▸ What you need to do
Copy the lines below word for word, omitting the pictures.

- - - - -

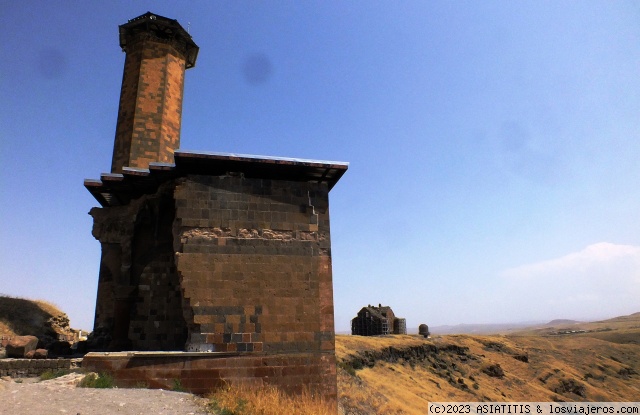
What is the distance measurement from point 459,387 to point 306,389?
76.7ft

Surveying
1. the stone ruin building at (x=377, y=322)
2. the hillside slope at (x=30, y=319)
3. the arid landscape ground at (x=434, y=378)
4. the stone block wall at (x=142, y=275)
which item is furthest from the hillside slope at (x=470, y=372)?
the hillside slope at (x=30, y=319)

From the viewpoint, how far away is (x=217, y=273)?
10016 mm

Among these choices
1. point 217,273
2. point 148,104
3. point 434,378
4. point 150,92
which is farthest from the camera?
point 434,378

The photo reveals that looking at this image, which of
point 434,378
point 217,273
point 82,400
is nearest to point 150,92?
point 217,273

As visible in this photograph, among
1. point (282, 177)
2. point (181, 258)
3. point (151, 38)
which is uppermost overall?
point (151, 38)

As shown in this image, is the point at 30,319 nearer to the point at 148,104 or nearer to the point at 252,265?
the point at 148,104

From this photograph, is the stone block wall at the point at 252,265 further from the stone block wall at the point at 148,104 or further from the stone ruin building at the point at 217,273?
the stone block wall at the point at 148,104

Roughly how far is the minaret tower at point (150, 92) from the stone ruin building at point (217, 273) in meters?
3.54

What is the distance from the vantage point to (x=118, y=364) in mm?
9031

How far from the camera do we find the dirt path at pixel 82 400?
667cm

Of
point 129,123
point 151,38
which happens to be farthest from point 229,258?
point 151,38

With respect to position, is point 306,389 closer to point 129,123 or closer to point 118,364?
point 118,364

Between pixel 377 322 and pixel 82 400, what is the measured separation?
1294 inches

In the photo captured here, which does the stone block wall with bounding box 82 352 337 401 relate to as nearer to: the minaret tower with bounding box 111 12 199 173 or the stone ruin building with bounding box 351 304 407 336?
the minaret tower with bounding box 111 12 199 173
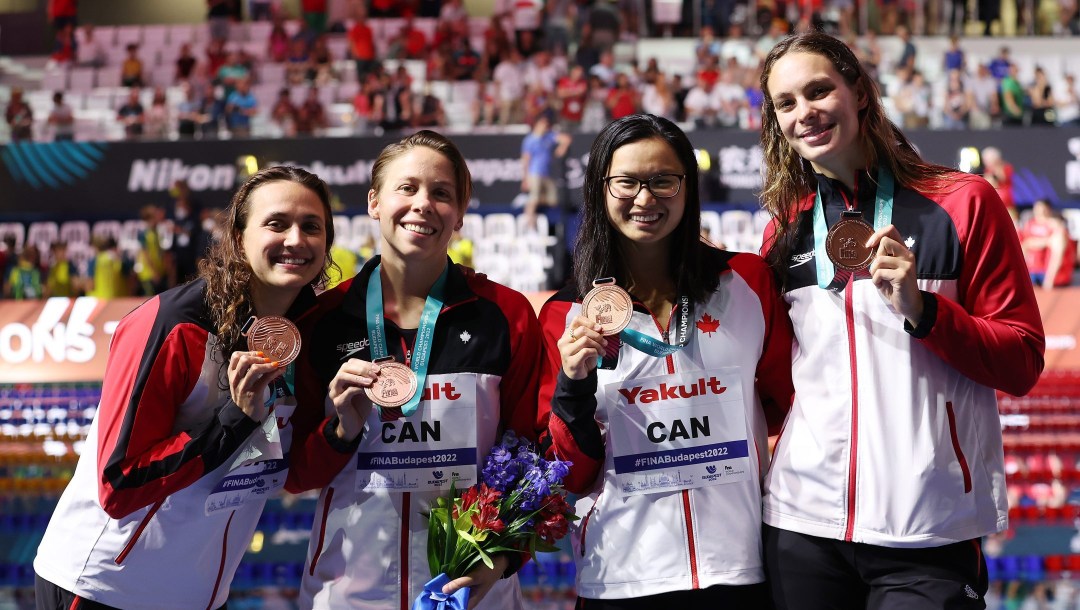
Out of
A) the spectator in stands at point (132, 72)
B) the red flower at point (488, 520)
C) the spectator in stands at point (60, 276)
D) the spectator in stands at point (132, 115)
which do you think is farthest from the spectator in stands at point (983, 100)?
the spectator in stands at point (132, 72)

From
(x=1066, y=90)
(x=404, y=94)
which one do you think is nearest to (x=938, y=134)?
(x=1066, y=90)

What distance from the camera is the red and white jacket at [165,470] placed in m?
2.38

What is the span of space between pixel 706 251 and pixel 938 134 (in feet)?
38.2

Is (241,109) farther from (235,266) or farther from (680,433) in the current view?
(680,433)

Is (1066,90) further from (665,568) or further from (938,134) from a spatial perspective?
(665,568)

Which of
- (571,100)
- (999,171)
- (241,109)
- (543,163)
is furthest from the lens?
(241,109)

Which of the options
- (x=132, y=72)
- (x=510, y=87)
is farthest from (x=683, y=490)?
(x=132, y=72)

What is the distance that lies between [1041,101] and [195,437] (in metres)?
13.9

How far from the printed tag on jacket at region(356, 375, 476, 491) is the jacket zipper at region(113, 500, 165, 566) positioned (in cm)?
50

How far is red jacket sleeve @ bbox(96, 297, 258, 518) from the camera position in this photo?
2365 millimetres

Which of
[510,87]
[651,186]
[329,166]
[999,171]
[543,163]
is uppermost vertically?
[510,87]

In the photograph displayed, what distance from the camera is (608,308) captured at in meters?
2.33

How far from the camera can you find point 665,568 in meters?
2.35

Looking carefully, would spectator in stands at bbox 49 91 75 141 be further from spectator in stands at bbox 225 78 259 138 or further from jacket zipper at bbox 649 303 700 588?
jacket zipper at bbox 649 303 700 588
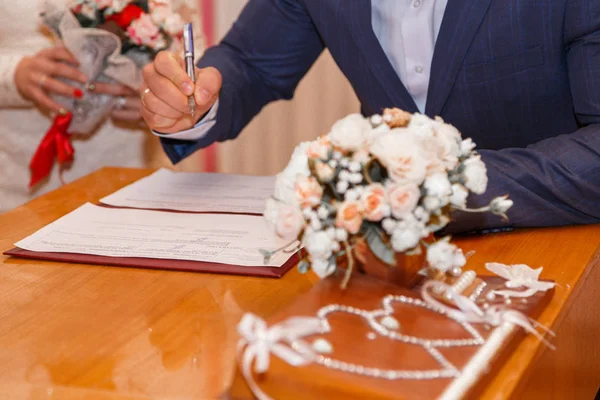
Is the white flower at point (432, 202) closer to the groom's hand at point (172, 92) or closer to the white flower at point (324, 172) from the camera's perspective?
the white flower at point (324, 172)

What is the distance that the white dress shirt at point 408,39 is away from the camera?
5.21 ft

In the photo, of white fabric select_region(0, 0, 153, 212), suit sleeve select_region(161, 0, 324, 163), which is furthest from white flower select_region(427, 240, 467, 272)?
white fabric select_region(0, 0, 153, 212)

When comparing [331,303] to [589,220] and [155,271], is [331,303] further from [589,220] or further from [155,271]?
[589,220]

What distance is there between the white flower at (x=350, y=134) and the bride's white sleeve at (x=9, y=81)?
5.26 feet

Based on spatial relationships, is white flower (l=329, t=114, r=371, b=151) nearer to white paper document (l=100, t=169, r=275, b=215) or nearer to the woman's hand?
white paper document (l=100, t=169, r=275, b=215)

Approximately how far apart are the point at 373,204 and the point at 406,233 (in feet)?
0.16

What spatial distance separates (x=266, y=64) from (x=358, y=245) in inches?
41.9

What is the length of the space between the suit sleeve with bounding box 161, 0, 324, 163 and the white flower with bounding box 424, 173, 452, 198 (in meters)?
0.94

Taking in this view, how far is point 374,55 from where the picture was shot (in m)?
1.60

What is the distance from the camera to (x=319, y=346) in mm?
748

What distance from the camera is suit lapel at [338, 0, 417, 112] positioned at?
1590 millimetres

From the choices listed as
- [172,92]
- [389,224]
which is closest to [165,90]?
[172,92]

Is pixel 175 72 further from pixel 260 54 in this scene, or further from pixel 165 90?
pixel 260 54

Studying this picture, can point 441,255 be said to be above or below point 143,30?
below
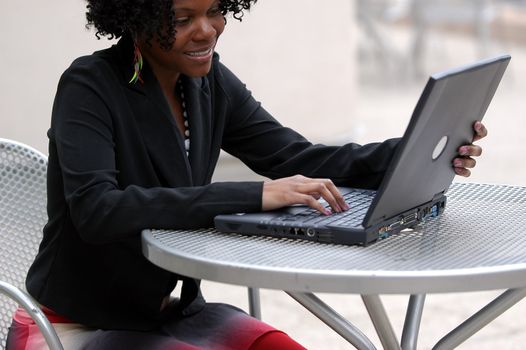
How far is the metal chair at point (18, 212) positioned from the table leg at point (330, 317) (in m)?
0.77

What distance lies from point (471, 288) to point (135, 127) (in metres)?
0.79

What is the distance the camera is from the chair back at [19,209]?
2.69 meters

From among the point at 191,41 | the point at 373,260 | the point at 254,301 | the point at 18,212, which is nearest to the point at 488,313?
the point at 373,260

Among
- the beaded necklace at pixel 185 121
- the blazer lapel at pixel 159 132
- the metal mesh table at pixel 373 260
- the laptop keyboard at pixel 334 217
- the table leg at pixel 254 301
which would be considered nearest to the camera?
the metal mesh table at pixel 373 260

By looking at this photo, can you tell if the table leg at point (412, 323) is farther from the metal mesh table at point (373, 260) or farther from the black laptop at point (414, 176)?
the black laptop at point (414, 176)

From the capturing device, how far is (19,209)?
2.73 meters

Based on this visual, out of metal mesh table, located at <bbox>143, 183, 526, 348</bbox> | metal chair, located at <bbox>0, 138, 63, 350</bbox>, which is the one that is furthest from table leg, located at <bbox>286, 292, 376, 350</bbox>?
metal chair, located at <bbox>0, 138, 63, 350</bbox>

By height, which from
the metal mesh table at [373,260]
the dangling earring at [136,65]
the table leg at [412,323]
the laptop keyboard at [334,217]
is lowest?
the table leg at [412,323]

- - - - -

▸ Solution for this task
What is the distance measurement from point 459,387 to point 306,389?
76.7ft

Surveying
1. the stone ruin building at (x=377, y=322)
2. the hillside slope at (x=30, y=319)
3. the arid landscape ground at (x=434, y=378)
4. the stone block wall at (x=142, y=275)
which item is furthest from the hillside slope at (x=470, y=372)?
the hillside slope at (x=30, y=319)

From the viewpoint, how far away is (x=217, y=273)?
10016 mm

Among these choices
1. point 217,273
2. point 148,104
3. point 434,378
4. point 150,92
which is farthest from the camera?
point 434,378

The photo reveals that looking at this image, which of
point 434,378
point 217,273
point 82,400
is nearest to point 150,92?
point 217,273

As visible in this photograph, among
1. point (282, 177)
2. point (181, 258)
3. point (151, 38)
which is uppermost overall?
point (151, 38)

As shown in this image, is the point at 30,319 nearer to the point at 148,104 or nearer to the point at 252,265?
the point at 148,104

From this photograph, is the stone block wall at the point at 252,265 further from the stone block wall at the point at 148,104 or further from the stone ruin building at the point at 217,273?
the stone block wall at the point at 148,104

Roughly how far is the minaret tower at point (150, 92) from the stone ruin building at point (217, 273) in meters?
3.54

What is the distance from the vantage point to (x=118, y=364) in mm?
9031

How far from the camera do we find the dirt path at pixel 82 400?
667cm

Of
point 129,123
point 151,38
which happens to be farthest from point 229,258?
point 151,38

With respect to position, is point 306,389 closer to point 129,123 or closer to point 118,364?
point 118,364

Between pixel 377 322 and pixel 82 400, what is the measured separation?
1294 inches

In the photo captured here, which does the stone block wall with bounding box 82 352 337 401 relate to as nearer to: the minaret tower with bounding box 111 12 199 173 or the stone ruin building with bounding box 351 304 407 336?
the minaret tower with bounding box 111 12 199 173
Out of
A) the spectator in stands at point (132, 72)
B) the red flower at point (488, 520)
C) the spectator in stands at point (60, 276)
D) the spectator in stands at point (132, 115)
which do you think is farthest from the spectator in stands at point (983, 100)?
the spectator in stands at point (132, 72)

From
(x=1066, y=90)
(x=404, y=94)
which one do you think is nearest to (x=938, y=134)?
(x=1066, y=90)

What distance from the camera is the red and white jacket at [165,470] placed in m?
2.38

What is the span of space between pixel 706 251 and pixel 938 134 (in feet)?
38.2

Is (241,109) farther from (235,266) or farther from (680,433) in the current view?
(680,433)

Is (1066,90) further from (665,568) or further from (938,134) from a spatial perspective?
(665,568)

Which of
- (571,100)
- (999,171)
- (241,109)
- (543,163)
is furthest from the lens?
(241,109)

Which of the options
- (x=132, y=72)
- (x=510, y=87)
is farthest from (x=683, y=490)?
(x=132, y=72)

What is the distance that lies between [1041,101] and [195,437] (in metres)?
13.9

How far from the printed tag on jacket at region(356, 375, 476, 491) is the jacket zipper at region(113, 500, 165, 566) positioned (in cm)?
50

How far is red jacket sleeve @ bbox(96, 297, 258, 518) from the camera position in this photo?
2365 millimetres

Which of
[510,87]
[651,186]
[329,166]
[999,171]
[543,163]
is uppermost vertically?
[510,87]

In the photograph displayed, what distance from the camera is (608,308) captured at in meters?
2.33

How far from the camera can you find point 665,568 in meters?
2.35

Looking carefully, would spectator in stands at bbox 49 91 75 141 be further from spectator in stands at bbox 225 78 259 138 or further from jacket zipper at bbox 649 303 700 588?
jacket zipper at bbox 649 303 700 588
Is the white flower at point (432, 202) closer to the groom's hand at point (172, 92) or closer to the white flower at point (324, 172) from the camera's perspective?
the white flower at point (324, 172)

What is the distance that the white dress shirt at point 408,39 is away from the camera?
5.21 ft

In the photo, of white fabric select_region(0, 0, 153, 212), suit sleeve select_region(161, 0, 324, 163), which is furthest from white flower select_region(427, 240, 467, 272)?
white fabric select_region(0, 0, 153, 212)

When comparing [331,303] to [589,220] and [155,271], is [331,303] further from [589,220] or further from [155,271]?
[589,220]

What distance is there between the white flower at (x=350, y=134) and the bride's white sleeve at (x=9, y=81)?
5.26 feet

Based on spatial relationships, is white flower (l=329, t=114, r=371, b=151) nearer to white paper document (l=100, t=169, r=275, b=215) or nearer to the woman's hand?
white paper document (l=100, t=169, r=275, b=215)

Approximately how far apart are the point at 373,204 and the point at 406,233 (in feet)?
0.16

What spatial distance separates (x=266, y=64) from (x=358, y=245) in inches?
41.9

What is the length of the space between the suit sleeve with bounding box 161, 0, 324, 163 and the white flower with bounding box 424, 173, 452, 198 (in meters)?
0.94

Taking in this view, how far is point 374,55 from where the picture was shot (in m)?
1.60

What is the distance from the camera to (x=319, y=346) in mm?
748

What distance from the camera is suit lapel at [338, 0, 417, 112] positioned at?
1590 millimetres

From the choices listed as
- [172,92]
- [389,224]
which is closest to [165,90]?
[172,92]

Is pixel 175 72 further from pixel 260 54 in this scene, or further from pixel 165 90?
pixel 260 54

Studying this picture, can point 441,255 be said to be above or below point 143,30?
below
How far is the metal chair at point (18, 212) positioned from the table leg at point (330, 317) (in m)?
0.77

What distance lies from point (471, 288) to point (135, 127) (in metres)?
0.79

What is the distance the camera is from the chair back at [19,209]?
2.69 meters

From among the point at 191,41 | the point at 373,260 | the point at 254,301 | the point at 18,212, which is nearest to the point at 488,313?
the point at 373,260

Among
- the beaded necklace at pixel 185 121
- the blazer lapel at pixel 159 132
- the metal mesh table at pixel 373 260
- the laptop keyboard at pixel 334 217
- the table leg at pixel 254 301
which would be considered nearest to the camera?
the metal mesh table at pixel 373 260

By looking at this photo, can you tell if the table leg at point (412, 323) is farther from the metal mesh table at point (373, 260) or farther from the black laptop at point (414, 176)?
the black laptop at point (414, 176)

From the capturing device, how far is (19,209)?
2.73 meters

Based on this visual, out of metal mesh table, located at <bbox>143, 183, 526, 348</bbox> | metal chair, located at <bbox>0, 138, 63, 350</bbox>, which is the one that is furthest from table leg, located at <bbox>286, 292, 376, 350</bbox>?
metal chair, located at <bbox>0, 138, 63, 350</bbox>

By height, which from
the metal mesh table at [373,260]
the dangling earring at [136,65]
the table leg at [412,323]
the laptop keyboard at [334,217]
is lowest?
the table leg at [412,323]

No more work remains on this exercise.